The first step in building or bettering a “healthy practice” is building a “culture of ownership,” Dr. Siy said.

“You must have the right culture first if you’re going to tackle any of these issues, whether it’s things like schedules to finances to negotiations,” he added. “Second is this openness and innovation to think outside the box and to allow yourself to hear things that might not work for you. Be open to it because whether you hear something that doesn’t work or not, it may inspire you to figure out … what is the key element you were missing before.”

That’s what Liza Rodriguez Jimenez, MD, is taking away from the meeting. She is moving into a codirector position for her medical group at St. Luke’s in Boise, Idaho. A crash course in alternative-payment models, full-time equivalents (FTEs), relative value units (RVUs) and scheduling was an eye-opener for her.

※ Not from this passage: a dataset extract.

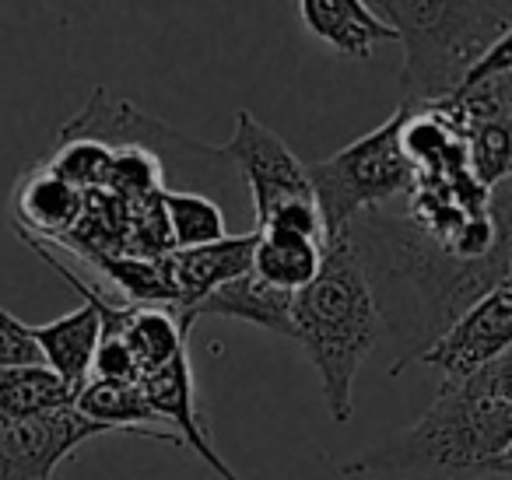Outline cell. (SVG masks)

But to Dr. Siy’s point, it wasn’t the specific examples of how other people do what they do that intrigued Dr. Rodriguez Jimenez. It was more so that people just did it differently.

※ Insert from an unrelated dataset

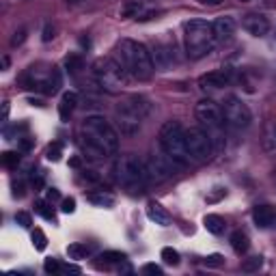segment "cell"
<instances>
[{"label":"cell","instance_id":"cell-6","mask_svg":"<svg viewBox=\"0 0 276 276\" xmlns=\"http://www.w3.org/2000/svg\"><path fill=\"white\" fill-rule=\"evenodd\" d=\"M117 171V179H119L121 188L130 195H140L147 186V166L145 162L140 160L138 156L134 154H127V156H121L119 162L115 166Z\"/></svg>","mask_w":276,"mask_h":276},{"label":"cell","instance_id":"cell-45","mask_svg":"<svg viewBox=\"0 0 276 276\" xmlns=\"http://www.w3.org/2000/svg\"><path fill=\"white\" fill-rule=\"evenodd\" d=\"M201 4H209V7H216V4H220L222 0H198Z\"/></svg>","mask_w":276,"mask_h":276},{"label":"cell","instance_id":"cell-21","mask_svg":"<svg viewBox=\"0 0 276 276\" xmlns=\"http://www.w3.org/2000/svg\"><path fill=\"white\" fill-rule=\"evenodd\" d=\"M229 242H231V248L236 250L237 255H244V252H248V248H250L248 236H246L244 231H233L231 237H229Z\"/></svg>","mask_w":276,"mask_h":276},{"label":"cell","instance_id":"cell-44","mask_svg":"<svg viewBox=\"0 0 276 276\" xmlns=\"http://www.w3.org/2000/svg\"><path fill=\"white\" fill-rule=\"evenodd\" d=\"M13 195L15 197H24V186H22V184H13Z\"/></svg>","mask_w":276,"mask_h":276},{"label":"cell","instance_id":"cell-5","mask_svg":"<svg viewBox=\"0 0 276 276\" xmlns=\"http://www.w3.org/2000/svg\"><path fill=\"white\" fill-rule=\"evenodd\" d=\"M160 147L171 160H175L181 168L190 166L192 158L186 145V130L179 121H166L160 130Z\"/></svg>","mask_w":276,"mask_h":276},{"label":"cell","instance_id":"cell-46","mask_svg":"<svg viewBox=\"0 0 276 276\" xmlns=\"http://www.w3.org/2000/svg\"><path fill=\"white\" fill-rule=\"evenodd\" d=\"M7 117H9V102H4L2 104V119L7 121Z\"/></svg>","mask_w":276,"mask_h":276},{"label":"cell","instance_id":"cell-24","mask_svg":"<svg viewBox=\"0 0 276 276\" xmlns=\"http://www.w3.org/2000/svg\"><path fill=\"white\" fill-rule=\"evenodd\" d=\"M263 149H266L268 154H276V123L268 127L266 136H263Z\"/></svg>","mask_w":276,"mask_h":276},{"label":"cell","instance_id":"cell-31","mask_svg":"<svg viewBox=\"0 0 276 276\" xmlns=\"http://www.w3.org/2000/svg\"><path fill=\"white\" fill-rule=\"evenodd\" d=\"M33 246L37 250H45V246H48V237H45V233L41 229H35L33 231Z\"/></svg>","mask_w":276,"mask_h":276},{"label":"cell","instance_id":"cell-15","mask_svg":"<svg viewBox=\"0 0 276 276\" xmlns=\"http://www.w3.org/2000/svg\"><path fill=\"white\" fill-rule=\"evenodd\" d=\"M229 82H231V69H218V72H209L198 78L201 89H222Z\"/></svg>","mask_w":276,"mask_h":276},{"label":"cell","instance_id":"cell-42","mask_svg":"<svg viewBox=\"0 0 276 276\" xmlns=\"http://www.w3.org/2000/svg\"><path fill=\"white\" fill-rule=\"evenodd\" d=\"M31 147H33V140H31V138H22V140H20V149H22V151H28Z\"/></svg>","mask_w":276,"mask_h":276},{"label":"cell","instance_id":"cell-10","mask_svg":"<svg viewBox=\"0 0 276 276\" xmlns=\"http://www.w3.org/2000/svg\"><path fill=\"white\" fill-rule=\"evenodd\" d=\"M186 145L190 151V158L195 162H205L214 156V143L209 134L201 127H188L186 130Z\"/></svg>","mask_w":276,"mask_h":276},{"label":"cell","instance_id":"cell-32","mask_svg":"<svg viewBox=\"0 0 276 276\" xmlns=\"http://www.w3.org/2000/svg\"><path fill=\"white\" fill-rule=\"evenodd\" d=\"M2 164L7 168H17V164H20V154H17V151H4L2 154Z\"/></svg>","mask_w":276,"mask_h":276},{"label":"cell","instance_id":"cell-43","mask_svg":"<svg viewBox=\"0 0 276 276\" xmlns=\"http://www.w3.org/2000/svg\"><path fill=\"white\" fill-rule=\"evenodd\" d=\"M58 197H61V192H58L56 188H50V190H48V201H56Z\"/></svg>","mask_w":276,"mask_h":276},{"label":"cell","instance_id":"cell-34","mask_svg":"<svg viewBox=\"0 0 276 276\" xmlns=\"http://www.w3.org/2000/svg\"><path fill=\"white\" fill-rule=\"evenodd\" d=\"M203 263H205V266H207V268H222V266H225V257L216 252V255H209V257H205V259H203Z\"/></svg>","mask_w":276,"mask_h":276},{"label":"cell","instance_id":"cell-18","mask_svg":"<svg viewBox=\"0 0 276 276\" xmlns=\"http://www.w3.org/2000/svg\"><path fill=\"white\" fill-rule=\"evenodd\" d=\"M147 216H149L151 222H156V225H160V227L171 225V214H168L166 207H162L158 201H151L147 205Z\"/></svg>","mask_w":276,"mask_h":276},{"label":"cell","instance_id":"cell-25","mask_svg":"<svg viewBox=\"0 0 276 276\" xmlns=\"http://www.w3.org/2000/svg\"><path fill=\"white\" fill-rule=\"evenodd\" d=\"M99 259H102L104 266H110V263H123L125 261V255L119 252V250H106V252L99 255Z\"/></svg>","mask_w":276,"mask_h":276},{"label":"cell","instance_id":"cell-4","mask_svg":"<svg viewBox=\"0 0 276 276\" xmlns=\"http://www.w3.org/2000/svg\"><path fill=\"white\" fill-rule=\"evenodd\" d=\"M151 113V104L147 102L143 95H130L125 99H121V104L117 106L115 115H117V125L123 136H134L140 132L143 121Z\"/></svg>","mask_w":276,"mask_h":276},{"label":"cell","instance_id":"cell-7","mask_svg":"<svg viewBox=\"0 0 276 276\" xmlns=\"http://www.w3.org/2000/svg\"><path fill=\"white\" fill-rule=\"evenodd\" d=\"M93 76L95 82L99 84V89L106 93H119L123 86L127 84V74L125 67L121 65L117 58H97L93 65Z\"/></svg>","mask_w":276,"mask_h":276},{"label":"cell","instance_id":"cell-29","mask_svg":"<svg viewBox=\"0 0 276 276\" xmlns=\"http://www.w3.org/2000/svg\"><path fill=\"white\" fill-rule=\"evenodd\" d=\"M65 67L69 69V74H78L80 69H84V63H82V56L80 54H69L65 58Z\"/></svg>","mask_w":276,"mask_h":276},{"label":"cell","instance_id":"cell-38","mask_svg":"<svg viewBox=\"0 0 276 276\" xmlns=\"http://www.w3.org/2000/svg\"><path fill=\"white\" fill-rule=\"evenodd\" d=\"M61 209L65 211V214H74V211H76V201H74L72 197H69V198H63V203H61Z\"/></svg>","mask_w":276,"mask_h":276},{"label":"cell","instance_id":"cell-17","mask_svg":"<svg viewBox=\"0 0 276 276\" xmlns=\"http://www.w3.org/2000/svg\"><path fill=\"white\" fill-rule=\"evenodd\" d=\"M252 220L259 229H270L276 222V211L270 205H257L252 211Z\"/></svg>","mask_w":276,"mask_h":276},{"label":"cell","instance_id":"cell-12","mask_svg":"<svg viewBox=\"0 0 276 276\" xmlns=\"http://www.w3.org/2000/svg\"><path fill=\"white\" fill-rule=\"evenodd\" d=\"M195 115L197 119L207 127H220L225 119H222V108L214 99H201L197 106H195Z\"/></svg>","mask_w":276,"mask_h":276},{"label":"cell","instance_id":"cell-22","mask_svg":"<svg viewBox=\"0 0 276 276\" xmlns=\"http://www.w3.org/2000/svg\"><path fill=\"white\" fill-rule=\"evenodd\" d=\"M91 246H86V244H69L67 246V255H69V259H76V261H80V259H86V257L91 255Z\"/></svg>","mask_w":276,"mask_h":276},{"label":"cell","instance_id":"cell-19","mask_svg":"<svg viewBox=\"0 0 276 276\" xmlns=\"http://www.w3.org/2000/svg\"><path fill=\"white\" fill-rule=\"evenodd\" d=\"M76 106H78V93L76 91L63 93L61 104H58V115H61L63 121H69V117H72V113L76 110Z\"/></svg>","mask_w":276,"mask_h":276},{"label":"cell","instance_id":"cell-20","mask_svg":"<svg viewBox=\"0 0 276 276\" xmlns=\"http://www.w3.org/2000/svg\"><path fill=\"white\" fill-rule=\"evenodd\" d=\"M203 225H205V229H207L209 233H214V236H220V233H225V229H227L225 218L218 216V214H207L205 216V220H203Z\"/></svg>","mask_w":276,"mask_h":276},{"label":"cell","instance_id":"cell-2","mask_svg":"<svg viewBox=\"0 0 276 276\" xmlns=\"http://www.w3.org/2000/svg\"><path fill=\"white\" fill-rule=\"evenodd\" d=\"M115 58L125 67V72L132 76L134 80H149L156 72L154 65V56H151V50L147 48L145 43L134 39H121L115 48Z\"/></svg>","mask_w":276,"mask_h":276},{"label":"cell","instance_id":"cell-26","mask_svg":"<svg viewBox=\"0 0 276 276\" xmlns=\"http://www.w3.org/2000/svg\"><path fill=\"white\" fill-rule=\"evenodd\" d=\"M261 266H263V259H261V257H248V259L242 261V272H246V274L259 272Z\"/></svg>","mask_w":276,"mask_h":276},{"label":"cell","instance_id":"cell-30","mask_svg":"<svg viewBox=\"0 0 276 276\" xmlns=\"http://www.w3.org/2000/svg\"><path fill=\"white\" fill-rule=\"evenodd\" d=\"M160 257L164 259V263H168V266H177V263H179V252L175 250V248H171V246H166V248H162Z\"/></svg>","mask_w":276,"mask_h":276},{"label":"cell","instance_id":"cell-27","mask_svg":"<svg viewBox=\"0 0 276 276\" xmlns=\"http://www.w3.org/2000/svg\"><path fill=\"white\" fill-rule=\"evenodd\" d=\"M140 9H143V2H138V0H127L121 9V17H132V15L138 17Z\"/></svg>","mask_w":276,"mask_h":276},{"label":"cell","instance_id":"cell-35","mask_svg":"<svg viewBox=\"0 0 276 276\" xmlns=\"http://www.w3.org/2000/svg\"><path fill=\"white\" fill-rule=\"evenodd\" d=\"M15 222L22 229H31L33 218H31V214H28V211H17V214H15Z\"/></svg>","mask_w":276,"mask_h":276},{"label":"cell","instance_id":"cell-47","mask_svg":"<svg viewBox=\"0 0 276 276\" xmlns=\"http://www.w3.org/2000/svg\"><path fill=\"white\" fill-rule=\"evenodd\" d=\"M69 164H72L74 168H78L80 166V160H78V158H72V160H69Z\"/></svg>","mask_w":276,"mask_h":276},{"label":"cell","instance_id":"cell-13","mask_svg":"<svg viewBox=\"0 0 276 276\" xmlns=\"http://www.w3.org/2000/svg\"><path fill=\"white\" fill-rule=\"evenodd\" d=\"M154 65H158L160 69H168L177 63V54H175V43L171 41H156L154 45Z\"/></svg>","mask_w":276,"mask_h":276},{"label":"cell","instance_id":"cell-41","mask_svg":"<svg viewBox=\"0 0 276 276\" xmlns=\"http://www.w3.org/2000/svg\"><path fill=\"white\" fill-rule=\"evenodd\" d=\"M61 274H80V268L78 266H61Z\"/></svg>","mask_w":276,"mask_h":276},{"label":"cell","instance_id":"cell-33","mask_svg":"<svg viewBox=\"0 0 276 276\" xmlns=\"http://www.w3.org/2000/svg\"><path fill=\"white\" fill-rule=\"evenodd\" d=\"M61 154H63V145L61 143H52L48 147V154H45V158H48L50 162H58V160H61Z\"/></svg>","mask_w":276,"mask_h":276},{"label":"cell","instance_id":"cell-36","mask_svg":"<svg viewBox=\"0 0 276 276\" xmlns=\"http://www.w3.org/2000/svg\"><path fill=\"white\" fill-rule=\"evenodd\" d=\"M43 270H45L48 274H61V263H58L56 259H45Z\"/></svg>","mask_w":276,"mask_h":276},{"label":"cell","instance_id":"cell-39","mask_svg":"<svg viewBox=\"0 0 276 276\" xmlns=\"http://www.w3.org/2000/svg\"><path fill=\"white\" fill-rule=\"evenodd\" d=\"M41 39H43L45 43H48V41H52V39H54V26H52L50 22H48V24L43 26V37H41Z\"/></svg>","mask_w":276,"mask_h":276},{"label":"cell","instance_id":"cell-40","mask_svg":"<svg viewBox=\"0 0 276 276\" xmlns=\"http://www.w3.org/2000/svg\"><path fill=\"white\" fill-rule=\"evenodd\" d=\"M143 272H145V274H158V276H160V274H162V268L156 266V263H147V266L143 268Z\"/></svg>","mask_w":276,"mask_h":276},{"label":"cell","instance_id":"cell-37","mask_svg":"<svg viewBox=\"0 0 276 276\" xmlns=\"http://www.w3.org/2000/svg\"><path fill=\"white\" fill-rule=\"evenodd\" d=\"M24 39H26V28H20V31L11 37V45H13V48H15V45H22V43H24Z\"/></svg>","mask_w":276,"mask_h":276},{"label":"cell","instance_id":"cell-16","mask_svg":"<svg viewBox=\"0 0 276 276\" xmlns=\"http://www.w3.org/2000/svg\"><path fill=\"white\" fill-rule=\"evenodd\" d=\"M211 26H214V37H216V41H229V39L233 37V33H236V20H233L231 15L218 17L216 22H211Z\"/></svg>","mask_w":276,"mask_h":276},{"label":"cell","instance_id":"cell-48","mask_svg":"<svg viewBox=\"0 0 276 276\" xmlns=\"http://www.w3.org/2000/svg\"><path fill=\"white\" fill-rule=\"evenodd\" d=\"M239 2H248V0H239Z\"/></svg>","mask_w":276,"mask_h":276},{"label":"cell","instance_id":"cell-8","mask_svg":"<svg viewBox=\"0 0 276 276\" xmlns=\"http://www.w3.org/2000/svg\"><path fill=\"white\" fill-rule=\"evenodd\" d=\"M22 84H24V89H33L37 93H43V95H54L61 86V76L54 67L41 69V65H37L22 76Z\"/></svg>","mask_w":276,"mask_h":276},{"label":"cell","instance_id":"cell-3","mask_svg":"<svg viewBox=\"0 0 276 276\" xmlns=\"http://www.w3.org/2000/svg\"><path fill=\"white\" fill-rule=\"evenodd\" d=\"M216 45L214 26L207 20H190L184 24V50L192 61L207 56Z\"/></svg>","mask_w":276,"mask_h":276},{"label":"cell","instance_id":"cell-9","mask_svg":"<svg viewBox=\"0 0 276 276\" xmlns=\"http://www.w3.org/2000/svg\"><path fill=\"white\" fill-rule=\"evenodd\" d=\"M220 108H222V119H225L227 125L236 127V130H246L250 125L252 121L250 108L237 95H227Z\"/></svg>","mask_w":276,"mask_h":276},{"label":"cell","instance_id":"cell-14","mask_svg":"<svg viewBox=\"0 0 276 276\" xmlns=\"http://www.w3.org/2000/svg\"><path fill=\"white\" fill-rule=\"evenodd\" d=\"M242 28L252 37H263V35H268L270 31V22L266 15L261 13H248L242 17Z\"/></svg>","mask_w":276,"mask_h":276},{"label":"cell","instance_id":"cell-28","mask_svg":"<svg viewBox=\"0 0 276 276\" xmlns=\"http://www.w3.org/2000/svg\"><path fill=\"white\" fill-rule=\"evenodd\" d=\"M35 211L37 214H41L45 220H52V222H56V216H54V209L50 207V203L48 201H37L35 203Z\"/></svg>","mask_w":276,"mask_h":276},{"label":"cell","instance_id":"cell-1","mask_svg":"<svg viewBox=\"0 0 276 276\" xmlns=\"http://www.w3.org/2000/svg\"><path fill=\"white\" fill-rule=\"evenodd\" d=\"M80 138L91 160H104L108 156H115L119 149V134L102 115H91L82 121Z\"/></svg>","mask_w":276,"mask_h":276},{"label":"cell","instance_id":"cell-11","mask_svg":"<svg viewBox=\"0 0 276 276\" xmlns=\"http://www.w3.org/2000/svg\"><path fill=\"white\" fill-rule=\"evenodd\" d=\"M145 166H147V179L151 184H164V181H168L177 173V168H181L166 154H151Z\"/></svg>","mask_w":276,"mask_h":276},{"label":"cell","instance_id":"cell-23","mask_svg":"<svg viewBox=\"0 0 276 276\" xmlns=\"http://www.w3.org/2000/svg\"><path fill=\"white\" fill-rule=\"evenodd\" d=\"M86 198H89L91 203L99 205V207H113L115 205V197L113 195H104V190L102 192H91Z\"/></svg>","mask_w":276,"mask_h":276}]
</instances>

“It’s just helpful to know that there are other choices,” Dr. Rodriguez Jimenez said. “In other words, why do we do 7 on, 7 off? I don’t know. We just do. If you don’t know that you don’t know, then how do you know to change it? You get exposed to so much stuff here now that you can theoretically go back and say, ‘why do we do 7 on, 7 off? … And then let the group say we want 5 on, 10 off, 4 on, 3 off. Whatever people decide.”

Nasim Afsar, MD, SFHM, chief quality officer of the department of medicine at UCLA Health in Los Angeles, said that idea of just framing the question differently is a big deal, and a leadership skill in and of itself. For example, say a hospital medicine group’s leaders are trying to discuss whether the practice should continue its comanagement focus.

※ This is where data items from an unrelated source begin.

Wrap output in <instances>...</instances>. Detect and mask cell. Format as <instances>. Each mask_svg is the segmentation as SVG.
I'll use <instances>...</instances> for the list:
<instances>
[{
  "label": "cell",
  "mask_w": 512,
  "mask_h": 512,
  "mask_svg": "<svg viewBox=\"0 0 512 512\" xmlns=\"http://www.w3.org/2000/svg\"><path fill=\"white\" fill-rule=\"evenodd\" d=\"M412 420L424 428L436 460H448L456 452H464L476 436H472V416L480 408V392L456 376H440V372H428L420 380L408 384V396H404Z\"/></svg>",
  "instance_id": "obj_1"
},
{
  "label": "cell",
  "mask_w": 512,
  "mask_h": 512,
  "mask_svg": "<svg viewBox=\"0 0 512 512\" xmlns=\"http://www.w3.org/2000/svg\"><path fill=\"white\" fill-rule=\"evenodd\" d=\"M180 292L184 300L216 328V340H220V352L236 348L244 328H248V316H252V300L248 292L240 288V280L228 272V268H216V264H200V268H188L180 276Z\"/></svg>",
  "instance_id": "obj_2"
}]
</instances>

“If you frame a decision as, ‘We are going to lose this comanagement,’ there’s just something, like a gut feeling, you don’t want to lose stuff,” she said. “As opposed to, if you say, ‘Gosh, think about the gains. That we will have all this free time that we now have where we can develop other aspects of our hospital medicine group.’ So when you frame the same exact thing in terms of loss, it becomes so much more difficult for us to actually let go of that.”

Leadership is more than just framing, of course. Dr. Afsar and former SHM president Eric Howell, MD, MHM, said that leadership traits include using standardized processes to make decisions, as well as getting group members involved in those decisions when necessary and using feedback and motivation properly.

But, at day’s end, practice management is managing the needs of your practice.

For Abdul-Hady Kheder, MD, of Hamilton Hospitalists LLC in Central New Jersey, the meeting opened his eyes to techniques he could use to deal with lower reimbursement figures and less patients.

“What can help my situation will be increasing the volume of the practice,” he said. “Right now, we admit 30%-40% of the patients admitted into the hospital. National average is 60%-90% of total hospital admissions. I think that most probably will balance my financial dilemma.”

For Rodney Hollis, practice administrator for Eskenazi Health of Indianapolis, the meeting was a way to glean tips on improving his practice. One nugget he’s excited about: pairing an experienced hospitalist with a new hire for a year. As a nonclinical administrator, Hollis said he views his role as helping clinicians work on the things they are best at, while he handle the rest.

“The more clinical time that the clinical directors can spend, that’s more advantageous to the group,” Hollis said. “Allowing the nonclinical activities to be done by an administrator helps. We want more responsibility and if there’s something that our clinical is doing that I can do, why not have me do it?”

For Dr. Rodriguez Jimenez, open-ended questions like that one are among the most “insightful” takeaways from the meeting.

“There is no right or wrong way, so maybe we’ve been doing it this way ‘just because,’ ” she said. “Now we need to look at it and say, ‘Can we do it a different way? Can we adapt it? Can we change it?’”

She’s starting to sound like a practice manager already.